ValueError: 50264 is not in list
YuffieHuang opened this issue · comments
Hi @gaotianyu1350 !
I think I meet the same error as is described in #10 :
Traceback (most recent call last):
File "run.py", line 628, in <module>
main()
File "run.py", line 461, in main
if training_args.do_eval
File "/Users/yfhuang/Documents/GitHub/LM-BFF/src/dataset.py", line 465, in __init__
verbose=True if _ == 0 else False,
File "/Users/yfhuang/Documents/GitHub/LM-BFF/src/dataset.py", line 585, in convert_fn
other_sent_limit=self.args.other_sent_limit,
File "/Users/yfhuang/Documents/GitHub/LM-BFF/src/dataset.py", line 244, in tokenize_multipart_input
mask_pos = [input_ids.index(tokenizer.mask_token_id)]

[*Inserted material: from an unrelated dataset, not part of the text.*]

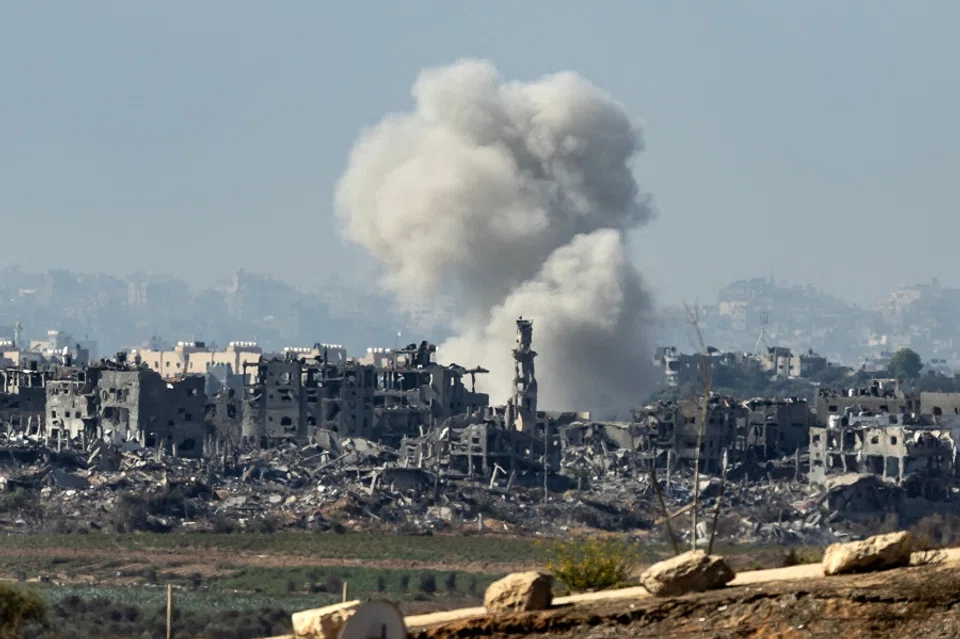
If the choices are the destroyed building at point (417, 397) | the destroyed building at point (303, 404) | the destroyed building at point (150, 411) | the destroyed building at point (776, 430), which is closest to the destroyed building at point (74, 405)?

ValueError: 50264 is not in list
I run the code on my own sentiment analysis dataset, which is similar to sst-5. The language model I used is RoBERTa-base. The version of the Transformers is 3.4.0. The difference is that I only have 3 different labels (nagetive/ neutral/ positive) instead of 5 compared to sst-5. Therefore, I modified "src/processors.py" and changed the number of labels from 5 to 3. Then, I run the code on my own dataset with the task name "sst-5".
I'm not sure if it is a good way. The example for sst-5 works well, but my own test case cannot run properly. Can you please help me out? Thank you!
Hi,
The error is triggered because the mask token is truncated due to max length. You can use a larger max length to bypass this problem.
Hi,
The error is triggered because the mask token is truncated due to max length. You can use a larger max length to bypass this problem.
It works! Thank you for your quick help.